Decided: October 14, 1975

Lazar, Friedman, Stahl & Jabin, Evelle J. Younger, Atty. Gen., and Thomas Scheerer, Deputy Atty. Gen., for defendant and appellant Div. of Labor Law Enforcement, State of Cal. Denison & Kightlinger and John P. Kightlinger, Los Angeles, for defendant and appellant Los Angeles Hotel-Restaurant Employer-Union Welfare Fund. Lipsig, Rosenfield, Temkin & Leff and Robert G. Leff, Beverly Hills, for defendant and appellant William H. Temkin, Jr. Scott P. Crampton, Asst. U. S. Atty. Gen., Gilbert E. Andrews, Crombie J. D. Garrett and Stephen M. Gelber, Attys., Tax Div., Dept. of Justice, William D. Keller, U. S. Atty., and Charles H. Magnuson, Asst. U. S. Atty., for defendant and respondent. Coulter, Vernoff & Brewer and George P. Coulter, Pasadena, as amicus curiae for plaintiff, and for Gramercy Escrow Company, Grover Escrow Corporation, Professional Escrow Services and Service Escrow Co.

Three defendants appeal from a judgment in an interpleader action.1 The action was commenced in the superior court for Los Angeles County by Business Title Corporation against the United States,2 the Division of Labor Law Enforcement of the State of California, the Los Angeles Hotel-Restaurant Employer-Union Welfare Fund (hereinafter ‘Union Welfare Fund’), Mating Game, Inc.,3 William Temkin, Sanford Orling and Peter Rooney.

The verified complaint alleged: On October 6, 1971, at Los Angeles, Mating Game, Inc., entered into a written escrow agreement with 12319 Corporation whereby Mating Game agreed to sell to 12319 Corporation an on-sale general liquor license for a cocktail lounge business, with the license to remain at the business premises; pursuant to Bus. & Prof.Code § 24074, buyer and seller opened an escrow, and plaintiff was named as escrow holder; the total purchase price of the liquor license was $10,500.00, which sum was deposited in escrow by the buyer prior to transfer of the license; during the course of the escrow, and before May 24, 1972 (when the Department of Alcoholic Beverage Control notified plaintiff of transfer of the license to the buyer), plaintiff received claims from the seller's creditors, including the defendants; defendant United States served on plaintiff a notice of levy and a notice of federal taxes due in the sum of $3,329.89 on account of tax delinquencies of the seller; defendants Division of Labor Law Enforcement, Union Welfare Fund, Temkin, Orling and Rooney presented claims totaling $8,171.04 for wages due the seller's employees; the State Board of Equalization and the Department of Human Resources Development presented claims totaling $2,328.96; as these latter claims must be paid to accomplish transfer of the license, plaintiff paid them from the funds on deposit in escrow; after transfer of the license, plaintiff mailed notices to the creditors informing them that the cash in escrow was insufficient to pay all creditors in full.

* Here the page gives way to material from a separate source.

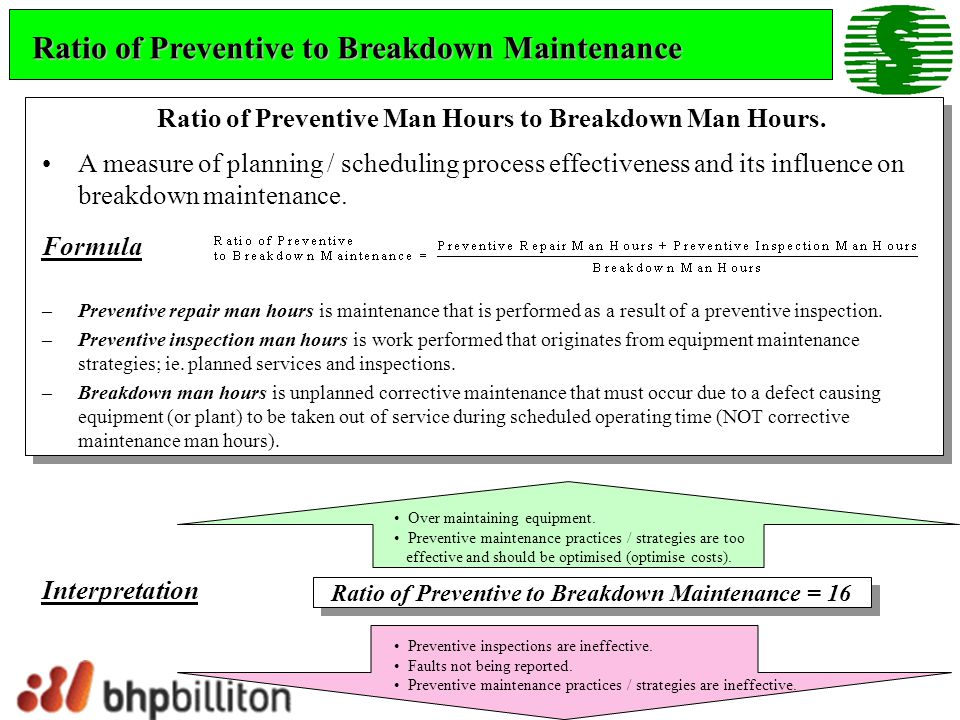 Ratio of Preventive to Breakdown Maintenance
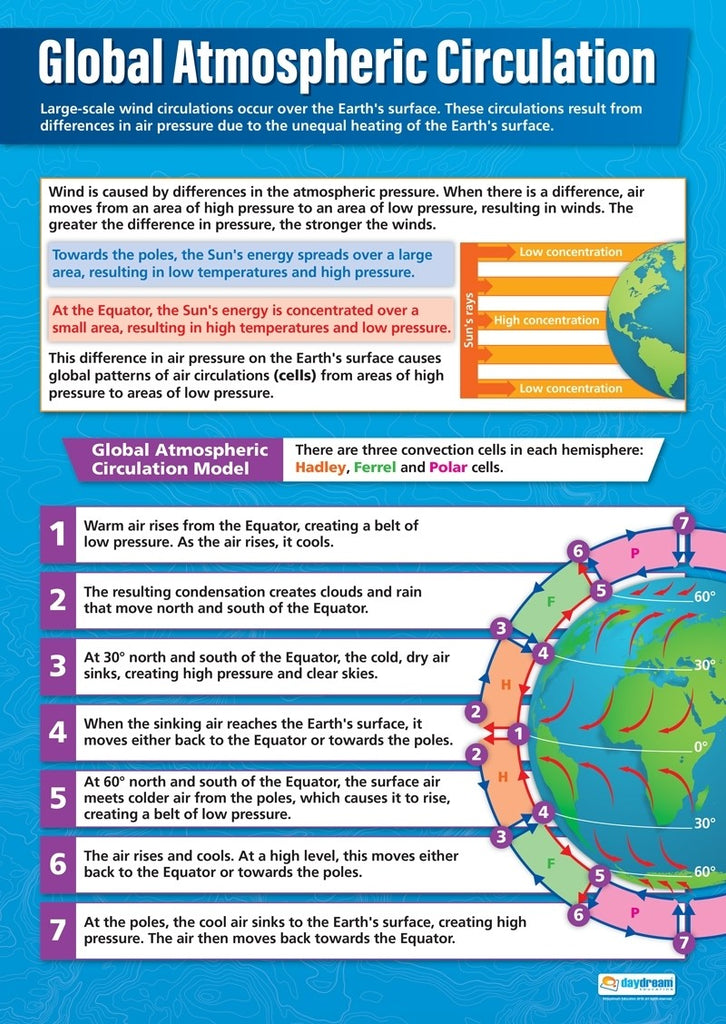 Bright Education Australia, Teacher Resources, Poster, A1 Poster, Geography, Climate, Earth Science, Global Atmospheric Circulation, Weather, Climate Change,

The complaint further alleged: plaintiff holds in escrow the sum of $8,141.04, which represents the purchase price of $10,500.00 less payment of $2,328.96 to the priority creditors, and less $30.00 paid as attorney's fees for a legal opinion regarding the proper placement of creditors' claims under § 24074; plaintiff claims no right, title or interest in or to the cash in escrow, except to recover its costs and attorney's fees incurred in the interpleader action; plaintiff is subject to conflicting claims to the fund in escrow by the United States and by the other defendants, whose wage claims are given first priority under § 24074.

Plaintiff sought judgment requiring defendants to interplead and litigate among themselves their respective rights to the case in escrow; plaintiff also sought attorney's fees and costs.

Each of the defendants filed an answer to the complaint. The United States mover for summary judgment in its favor for the amount of federal tax owing by the seller. Affidavits in support of the motion were filed showing that such tax was assessed on September 24, 1971, and that notice of the resulting federal tax lien was filed with the Los Angeles County Recorder,, and with the California Secretary of State, on October 21, 1971.

Plaintiff moved for an order dismissing it from the action upon deposit in court of the escrowed fund of $8,141,04, and for an order allowing plaintiff to deduct from such fund the sum of $642.00 as attorney's fees and costs incurred in prosecuting the interpleader action. (Code Civ.Proc. § 386.6, subd. (a).) From the fund in escrow, the trial court granted plaintiff $400.00 as attorney's fees and $42.00 as costs ‘without prejudice to later determination as to whose interest ultimately to bear said costs.’ Plaintiff was ordered to deposit $7,699.04 (the balance of the fund remaining after deduction of the attorney's fees and the sum allowed for costs) with the clerk of the court. The court further ordered that plaintiff be dismissed from the action upon making such deposit.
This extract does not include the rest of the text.